BEGIN READING TEXT

The City of London’s appetite for more steel-and-glass skyscrapers shows no sign of relenting, unaffected by either the global pandemic or the climate emergency.

In the first few months of 2021, three office towers, all taller than 145 meters, were approved by the City of London Corporation. They join three consented towers given the green light in the past few years  – two of which are more than 250 meters tall, plus a further three under construction and another two in the planning process.

Patrick Wong, chief executive of Tenacity,  Hong Kong-based developer behind two of the huge high-rise projects recently waved through in the Square Mile, is among those pushing the current drive to build more and to build quickly. He wants to crack on with his schemes “as soon as practically possible.”

At the same time, the City, in its just-released draft Local Plan, has spelt out how it aims to open up even more areas for potential skyscraper schemes both north and south of its existing cluster. The move could see tall buildings thrown up over a wider part of the City.

“Tall buildings of world-class architecture and sustainable and accessible design will be encouraged,” confirms Alastair Moss, who chairs the City of London’s planning committee.

 “The planning pipeline is extremely busy and continues to show ongoing and increasing developer interest in tall buildings providing significant floor space in the City of London.”

But, despite the fanfare for new London office towers from developers and investors, many of whom are based overseas, the sector is facing some of its biggest challenges yet.

A major issue is the current collapse in the central London office-leasing market, caused by government-sanctioned home working for most employees during the Covid pandemic. Doubts remain about whether workers will ever return to offices full-time in the same numbers as pre-pandemic.

Can the glut of shiny new office space coming to the City of London still be shifted for a profit when home working or hybrid working cuts demand for desk space? And, if it can, where does that leave the swathes of existing, and increasingly empty, office space?

END READING TEXT
BEGIN EXERCISE DATA

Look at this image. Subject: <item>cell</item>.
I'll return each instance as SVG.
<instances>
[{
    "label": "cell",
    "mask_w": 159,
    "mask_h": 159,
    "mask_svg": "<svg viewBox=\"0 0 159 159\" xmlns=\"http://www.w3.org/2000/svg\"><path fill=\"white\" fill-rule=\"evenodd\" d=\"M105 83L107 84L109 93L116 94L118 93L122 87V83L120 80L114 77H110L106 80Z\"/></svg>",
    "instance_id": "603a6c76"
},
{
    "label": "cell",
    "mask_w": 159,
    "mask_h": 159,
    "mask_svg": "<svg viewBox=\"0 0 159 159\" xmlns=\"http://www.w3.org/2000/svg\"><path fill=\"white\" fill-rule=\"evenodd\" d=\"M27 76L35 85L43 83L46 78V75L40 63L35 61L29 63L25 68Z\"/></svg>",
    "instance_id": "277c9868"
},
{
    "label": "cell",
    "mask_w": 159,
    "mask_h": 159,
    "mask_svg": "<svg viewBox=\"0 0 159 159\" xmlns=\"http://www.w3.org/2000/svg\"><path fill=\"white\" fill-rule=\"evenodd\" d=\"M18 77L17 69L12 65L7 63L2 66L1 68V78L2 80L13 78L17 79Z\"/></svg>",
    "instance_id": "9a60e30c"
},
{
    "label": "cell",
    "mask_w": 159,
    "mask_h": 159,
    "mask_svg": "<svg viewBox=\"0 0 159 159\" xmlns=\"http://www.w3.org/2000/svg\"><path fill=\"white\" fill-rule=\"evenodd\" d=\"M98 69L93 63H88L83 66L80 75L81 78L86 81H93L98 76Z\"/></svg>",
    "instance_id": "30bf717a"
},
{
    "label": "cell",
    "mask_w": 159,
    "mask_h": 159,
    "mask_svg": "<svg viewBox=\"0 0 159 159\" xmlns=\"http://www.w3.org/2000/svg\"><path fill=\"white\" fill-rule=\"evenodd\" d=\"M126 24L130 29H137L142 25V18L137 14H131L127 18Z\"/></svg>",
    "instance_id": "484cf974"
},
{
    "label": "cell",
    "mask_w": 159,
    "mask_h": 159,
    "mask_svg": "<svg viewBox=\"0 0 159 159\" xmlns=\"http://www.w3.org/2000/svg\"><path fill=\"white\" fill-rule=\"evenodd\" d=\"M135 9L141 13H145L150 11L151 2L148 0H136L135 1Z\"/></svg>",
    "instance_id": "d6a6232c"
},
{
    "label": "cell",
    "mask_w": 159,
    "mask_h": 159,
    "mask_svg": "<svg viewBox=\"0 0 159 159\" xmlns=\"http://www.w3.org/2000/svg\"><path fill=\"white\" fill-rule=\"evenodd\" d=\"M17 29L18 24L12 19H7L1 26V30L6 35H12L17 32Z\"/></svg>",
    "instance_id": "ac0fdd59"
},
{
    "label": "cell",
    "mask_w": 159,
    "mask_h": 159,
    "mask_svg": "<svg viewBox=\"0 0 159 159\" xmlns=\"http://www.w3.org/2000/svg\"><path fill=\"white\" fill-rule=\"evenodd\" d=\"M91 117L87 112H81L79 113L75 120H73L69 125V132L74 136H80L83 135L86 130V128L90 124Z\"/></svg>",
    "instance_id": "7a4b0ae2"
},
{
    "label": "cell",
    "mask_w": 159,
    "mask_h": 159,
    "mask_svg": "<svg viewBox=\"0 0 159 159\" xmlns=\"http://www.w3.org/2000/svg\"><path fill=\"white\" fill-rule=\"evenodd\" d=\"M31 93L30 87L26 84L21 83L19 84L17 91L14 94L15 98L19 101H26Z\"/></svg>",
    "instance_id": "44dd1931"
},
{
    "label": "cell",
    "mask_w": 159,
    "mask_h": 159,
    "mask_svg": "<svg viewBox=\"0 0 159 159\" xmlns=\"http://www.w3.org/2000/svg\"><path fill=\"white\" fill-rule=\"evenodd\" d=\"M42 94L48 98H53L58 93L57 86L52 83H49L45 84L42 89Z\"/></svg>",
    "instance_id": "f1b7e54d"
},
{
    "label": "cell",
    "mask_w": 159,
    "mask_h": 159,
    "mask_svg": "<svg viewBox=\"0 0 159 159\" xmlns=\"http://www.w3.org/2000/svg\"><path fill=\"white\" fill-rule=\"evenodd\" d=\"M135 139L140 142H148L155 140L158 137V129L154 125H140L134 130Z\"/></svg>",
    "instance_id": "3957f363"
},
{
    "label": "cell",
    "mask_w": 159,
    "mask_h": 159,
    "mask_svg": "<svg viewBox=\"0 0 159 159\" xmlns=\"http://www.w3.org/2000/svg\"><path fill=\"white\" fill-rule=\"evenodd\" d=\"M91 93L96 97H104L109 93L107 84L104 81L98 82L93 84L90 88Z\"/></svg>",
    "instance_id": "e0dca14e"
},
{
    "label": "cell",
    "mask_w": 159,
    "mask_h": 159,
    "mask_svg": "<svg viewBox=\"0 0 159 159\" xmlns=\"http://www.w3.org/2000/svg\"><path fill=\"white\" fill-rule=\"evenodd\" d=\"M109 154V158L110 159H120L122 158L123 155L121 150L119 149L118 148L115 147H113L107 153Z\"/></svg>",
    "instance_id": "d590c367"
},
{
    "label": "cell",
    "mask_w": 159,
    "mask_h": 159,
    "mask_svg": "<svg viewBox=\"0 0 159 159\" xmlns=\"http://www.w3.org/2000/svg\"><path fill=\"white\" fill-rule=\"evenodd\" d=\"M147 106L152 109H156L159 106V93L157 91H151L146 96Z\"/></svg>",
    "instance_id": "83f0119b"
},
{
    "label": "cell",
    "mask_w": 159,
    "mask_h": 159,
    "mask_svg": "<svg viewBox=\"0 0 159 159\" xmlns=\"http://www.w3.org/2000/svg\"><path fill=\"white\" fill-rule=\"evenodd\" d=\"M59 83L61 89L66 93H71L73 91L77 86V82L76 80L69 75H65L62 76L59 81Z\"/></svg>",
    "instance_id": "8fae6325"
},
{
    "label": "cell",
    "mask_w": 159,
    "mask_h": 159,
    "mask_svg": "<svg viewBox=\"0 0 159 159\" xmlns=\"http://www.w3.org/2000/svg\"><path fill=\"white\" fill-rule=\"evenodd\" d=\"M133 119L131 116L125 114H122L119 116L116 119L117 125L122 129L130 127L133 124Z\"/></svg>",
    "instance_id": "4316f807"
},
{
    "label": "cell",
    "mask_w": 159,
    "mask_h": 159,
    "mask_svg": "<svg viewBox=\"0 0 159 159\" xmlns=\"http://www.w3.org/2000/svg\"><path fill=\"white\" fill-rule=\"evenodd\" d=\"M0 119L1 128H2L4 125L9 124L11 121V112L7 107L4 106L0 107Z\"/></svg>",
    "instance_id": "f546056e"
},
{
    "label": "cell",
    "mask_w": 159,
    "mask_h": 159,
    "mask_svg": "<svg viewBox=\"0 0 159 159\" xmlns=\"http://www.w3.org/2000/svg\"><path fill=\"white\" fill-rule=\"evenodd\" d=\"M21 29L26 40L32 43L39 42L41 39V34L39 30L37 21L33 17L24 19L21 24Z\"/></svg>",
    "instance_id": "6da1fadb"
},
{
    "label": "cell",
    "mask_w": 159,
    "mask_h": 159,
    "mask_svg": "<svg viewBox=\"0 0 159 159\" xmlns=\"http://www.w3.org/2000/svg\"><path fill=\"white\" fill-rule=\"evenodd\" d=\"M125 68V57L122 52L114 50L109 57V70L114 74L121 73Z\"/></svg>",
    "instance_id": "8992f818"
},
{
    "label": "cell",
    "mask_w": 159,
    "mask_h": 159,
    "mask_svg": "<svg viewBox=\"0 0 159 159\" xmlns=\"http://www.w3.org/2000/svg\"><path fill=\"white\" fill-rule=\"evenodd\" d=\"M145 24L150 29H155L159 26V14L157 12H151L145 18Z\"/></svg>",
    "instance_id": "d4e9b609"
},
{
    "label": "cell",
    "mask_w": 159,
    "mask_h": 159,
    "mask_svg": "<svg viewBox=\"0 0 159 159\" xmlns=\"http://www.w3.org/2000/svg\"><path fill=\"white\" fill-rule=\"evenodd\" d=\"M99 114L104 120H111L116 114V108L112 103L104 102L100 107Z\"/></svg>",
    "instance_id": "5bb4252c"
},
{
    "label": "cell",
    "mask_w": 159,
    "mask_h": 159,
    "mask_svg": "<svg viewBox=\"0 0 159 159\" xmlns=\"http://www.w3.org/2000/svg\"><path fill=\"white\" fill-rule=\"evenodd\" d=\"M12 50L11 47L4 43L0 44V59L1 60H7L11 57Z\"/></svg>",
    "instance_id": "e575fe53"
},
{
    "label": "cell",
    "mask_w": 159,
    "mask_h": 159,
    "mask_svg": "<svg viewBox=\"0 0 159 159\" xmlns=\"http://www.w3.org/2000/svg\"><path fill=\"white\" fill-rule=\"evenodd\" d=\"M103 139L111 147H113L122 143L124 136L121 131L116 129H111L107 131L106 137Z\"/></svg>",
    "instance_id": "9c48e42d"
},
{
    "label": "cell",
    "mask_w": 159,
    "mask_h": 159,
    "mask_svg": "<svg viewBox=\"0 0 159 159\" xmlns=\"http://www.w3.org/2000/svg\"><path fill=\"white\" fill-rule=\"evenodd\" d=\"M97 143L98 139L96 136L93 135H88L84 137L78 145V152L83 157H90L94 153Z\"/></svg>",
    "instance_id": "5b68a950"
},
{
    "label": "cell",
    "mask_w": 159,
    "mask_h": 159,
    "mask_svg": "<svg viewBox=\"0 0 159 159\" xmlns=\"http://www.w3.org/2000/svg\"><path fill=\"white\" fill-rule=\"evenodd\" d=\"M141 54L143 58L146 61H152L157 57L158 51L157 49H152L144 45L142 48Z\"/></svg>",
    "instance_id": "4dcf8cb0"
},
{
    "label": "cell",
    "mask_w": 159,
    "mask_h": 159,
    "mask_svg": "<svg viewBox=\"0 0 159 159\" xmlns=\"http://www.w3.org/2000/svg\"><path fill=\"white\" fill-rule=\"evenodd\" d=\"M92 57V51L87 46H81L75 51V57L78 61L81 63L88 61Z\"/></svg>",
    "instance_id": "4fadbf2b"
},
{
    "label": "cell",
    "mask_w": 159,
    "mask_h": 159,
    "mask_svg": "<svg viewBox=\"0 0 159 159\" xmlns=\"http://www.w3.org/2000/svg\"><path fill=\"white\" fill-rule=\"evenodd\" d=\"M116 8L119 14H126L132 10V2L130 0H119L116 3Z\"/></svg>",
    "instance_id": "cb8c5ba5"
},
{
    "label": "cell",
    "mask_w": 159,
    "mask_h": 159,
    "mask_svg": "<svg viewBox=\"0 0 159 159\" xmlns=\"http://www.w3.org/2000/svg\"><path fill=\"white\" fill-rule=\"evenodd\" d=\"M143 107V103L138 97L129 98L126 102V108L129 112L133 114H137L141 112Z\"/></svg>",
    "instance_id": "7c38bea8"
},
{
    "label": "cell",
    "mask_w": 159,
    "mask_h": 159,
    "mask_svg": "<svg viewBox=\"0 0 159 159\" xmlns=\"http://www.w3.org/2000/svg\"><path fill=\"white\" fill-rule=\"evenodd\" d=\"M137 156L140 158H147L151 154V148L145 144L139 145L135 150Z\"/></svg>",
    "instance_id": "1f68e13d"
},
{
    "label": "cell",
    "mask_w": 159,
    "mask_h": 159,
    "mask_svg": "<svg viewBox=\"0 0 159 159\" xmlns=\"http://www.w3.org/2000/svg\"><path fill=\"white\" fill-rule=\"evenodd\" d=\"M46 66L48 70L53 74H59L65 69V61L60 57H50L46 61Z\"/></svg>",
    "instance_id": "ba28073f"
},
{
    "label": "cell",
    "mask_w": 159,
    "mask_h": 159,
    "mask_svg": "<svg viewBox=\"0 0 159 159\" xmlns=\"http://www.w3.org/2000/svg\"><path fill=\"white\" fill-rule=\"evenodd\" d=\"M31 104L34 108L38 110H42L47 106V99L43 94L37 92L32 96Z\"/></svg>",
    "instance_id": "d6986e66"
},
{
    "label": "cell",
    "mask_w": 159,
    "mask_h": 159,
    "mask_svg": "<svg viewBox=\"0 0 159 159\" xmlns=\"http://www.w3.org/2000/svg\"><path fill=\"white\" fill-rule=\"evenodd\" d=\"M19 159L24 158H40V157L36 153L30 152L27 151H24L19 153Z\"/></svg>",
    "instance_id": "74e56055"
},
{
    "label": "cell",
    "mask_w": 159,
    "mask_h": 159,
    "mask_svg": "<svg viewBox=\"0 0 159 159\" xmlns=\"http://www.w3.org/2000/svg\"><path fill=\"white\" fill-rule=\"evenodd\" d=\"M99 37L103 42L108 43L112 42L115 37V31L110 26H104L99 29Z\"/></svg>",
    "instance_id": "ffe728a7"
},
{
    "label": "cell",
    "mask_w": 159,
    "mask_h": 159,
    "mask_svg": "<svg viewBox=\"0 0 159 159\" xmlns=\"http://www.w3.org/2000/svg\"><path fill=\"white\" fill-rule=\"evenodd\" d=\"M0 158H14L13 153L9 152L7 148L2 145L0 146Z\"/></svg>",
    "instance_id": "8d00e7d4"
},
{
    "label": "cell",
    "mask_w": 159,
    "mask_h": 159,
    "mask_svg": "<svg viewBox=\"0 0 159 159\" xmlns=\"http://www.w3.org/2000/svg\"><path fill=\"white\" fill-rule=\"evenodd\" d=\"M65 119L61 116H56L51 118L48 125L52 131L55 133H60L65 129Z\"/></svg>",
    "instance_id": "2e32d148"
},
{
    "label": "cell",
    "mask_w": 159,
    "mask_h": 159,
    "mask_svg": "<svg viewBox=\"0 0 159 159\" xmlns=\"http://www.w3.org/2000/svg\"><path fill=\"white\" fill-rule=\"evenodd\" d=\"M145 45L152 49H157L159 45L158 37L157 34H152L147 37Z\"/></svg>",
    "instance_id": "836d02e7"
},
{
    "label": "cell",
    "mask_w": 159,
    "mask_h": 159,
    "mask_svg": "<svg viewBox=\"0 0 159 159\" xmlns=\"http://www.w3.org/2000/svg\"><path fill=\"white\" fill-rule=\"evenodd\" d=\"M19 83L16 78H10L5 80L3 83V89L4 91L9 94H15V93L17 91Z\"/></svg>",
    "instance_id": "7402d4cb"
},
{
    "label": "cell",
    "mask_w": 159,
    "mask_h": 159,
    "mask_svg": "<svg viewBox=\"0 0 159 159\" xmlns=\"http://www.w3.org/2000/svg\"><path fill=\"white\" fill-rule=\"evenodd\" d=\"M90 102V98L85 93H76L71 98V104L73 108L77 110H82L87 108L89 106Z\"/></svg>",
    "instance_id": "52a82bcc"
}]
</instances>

END EXERCISE DATA

● EXERCISE INSTRUCTIONS:
**a.** Reproduce the passage of the article on City of London towers that begins at the words "But, despite the" and ends after the words "empty, office space?".
**b.** List each group of towers that the article on City of London towers counts, giving the number in each group and its stage.
**c.** According to the article on City of London towers, who chairs the City of London's planning committee?

● SET OF ANSWERS:
**a.**
But, despite the fanfare for new London office towers from developers and investors, many of whom are based overseas, the sector is facing some of its biggest challenges yet.

A major issue is the current collapse in the central London office-leasing market, caused by government-sanctioned home working for most employees during the Covid pandemic. Doubts remain about whether workers will ever return to offices full-time in the same numbers as pre-pandemic.

Can the glut of shiny new office space coming to the City of London still be shifted for a profit when home working or hybrid working cuts demand for desk space? And, if it can, where does that leave the swathes of existing, and increasingly empty, office space?

**b.**
- Three office towers, all taller than 145 meters, approved by the City of London Corporation in the first few months of 2021
- Three consented towers given the green light in the past few years, two of them more than 250 meters tall
- Three towers under construction
- Two towers in the planning process

**c.** Alastair Moss.